The cushion was the result of an early 5-0 lead that was reminiscent of the kind of offense the Astros were putting up before they went into a tailspin and lost seven of nine games entering Wednesday. The eight runs they scored in the series opener against the Brewers equaled their total from the previous four games.
"Any time you come out and swing the bat good you always build confidence in the clubhouse when everybody's hitting," Astros left fielder J.D. Martinez said. "I can't say if that's what's going to get us back to where we were, but it's a start."
Carlos Lee continued his torrid pace, going 3-for-4 with three RBIs and a home run for his fourth consecutive multihit game. Lee is hitting .366 with two homers and nine RBIs in his last 19 games, nine of which have featured two or more hits.
"The whole year, I personally feel like when we go out there we've got a chance," Lee said. "There haven't been many games that we've been out of it. We're playing good baseball and the pitching staff is doing a great job keeping us in games. Early on, we were scoring a lot of runs and couldn't win. I hope it starts to go our way and we'll start winning those 3-2 and 5-4 games."
The Brewers never managed a runner past second base against Norris, other than a leadoff solo homer by Corey Hart in the fourth inning. That snapped Norris' streak of 15 consecutive innings without allowing an earned run. He struck of five of the six batters he faced in the fifth and sixth innings.
"He came in saying he wanted to have a different year this year, and I think the way he's gone about his business and how he's pitched has been along those lines," Astros manager Brad Mills said. "There's no reason to think that's going to change now, as he has good outing after good outing."
Norris (4-1) said he has grown up this year, but was quick to give praise to catcher Jason Castro, pitching coach Doug Brocail and bullpen coach Craig Bjornson for helping him along.
"I guess I'm getting a little older and a little wiser, and it's something I'm going to take into each offseason and make some strides," Norris said. "I've got a lot of people around me helping. Castro's been great and Broke has been great and Bjornson has been helping out. When it comes like that, it's a total team effort and we all have to work together."
Brewers starter Randy Wolf had his five-game winning streak against his former team snapped after allowing seven runs (six earned) and seven hits in four innings.
"They're not a bad-hitting team," Wolf said. "They've got a lot of good, young players.

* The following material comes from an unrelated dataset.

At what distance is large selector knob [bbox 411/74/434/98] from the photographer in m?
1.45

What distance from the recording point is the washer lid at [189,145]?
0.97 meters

But there's no excuse for me to not execute my pitches."
Lee sparked the Astros in the second inning with a leadoff single and then scored all the way from first base on a double by Jed Lowrie that took a crossways glance off the wall in left field. Justin Maxwell followed with an RBI single to make it 2-0.
"I'm feeling real good now and kind of found something that keeps me in a good position to hit and see the ball and have some separation," said Lee, who homered in the seventh.
The Astros staked Norris to a 5-0 lead in the third, an inning that began with a Norris single. Lee hit a two-run single to center, and Lowrie followed with a fly ball to right field that Hart dropped as he approached the corner to allow Martinez to score.
"Getting guys on and getting them in brings confidence for everybody," Martinez said. "Hitting's contagious, and Jed came out and squared a ball up right away and everybody said, 'Alright, we're going to get this guy.'"
With an early lead and Norris on the mound, the Astros proved to be a tough matchup.
"It's nice to get that many runs and get out in front, and I thought Bud did a good job taking care of that lead once he got it," Mills said. "So many times we've always talked about shutdown innings and so forth, and Bud was able to do that tonight with that big lead."